Duarte’s misdeeds did not go unnoticed. Courageous journalists in Veracruz took the risk of reporting on corruption at not only the highest levels of the state government but also down to the lowliest municipal officials. Without their work, Javier Duarte would never have faced the wave of scandals that forced the Mexican federal government, dominated by his own political party, to pursue a case against him.
Tragically, a number of those journalists were murdered. In January 2015 José Moisés Sánchez Cerezo, a journalist in eastern Veracruz, was kidnapped and found decapitated and dismembered for his reporting on local crime. Rubén Espinosa, a photographer covering politics and human rights issues, fled to Mexico City after receiving repeated death threats for his work in Veracruz—but self-imposed exile was not enough to save him, and he was shot to death along with four others in a Mexico City apartment on July 31, 2015. These are only two of at least 15 journalists who were killed or disappeared in Veracruz during Duarte’s time as governor.

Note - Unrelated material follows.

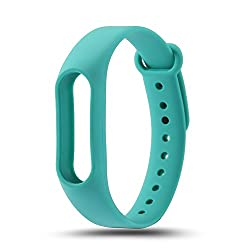 Dealz ON For Xiaomi Newest Replacement wrist Strap for Xiaomi Mi Band 2 MiBand 2 Silicone Wristbands for Mi Band2 (Cyan)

In August 2015, PEN America published an open letter, signed by over 700 writers and cultural figures, calling on President Nieto to investigate these murders and establish mechanisms to protect journalists’ lives.
Javier Duarte has not thus far been directly implicated in these murders, and violence against journalists existed in the state long before his tenure because of Veracruz’s position along key drug-smuggling routes. However, Duarte created an environment where would-be murderers in government, narcotrafficking, or the corrupt intersection between both could trust that the state would look the other way when a critical journalist was assassinated. Duarte routinely accused journalists of being in league with organized crime and minimized the relationship between a journalist’s work and their murder.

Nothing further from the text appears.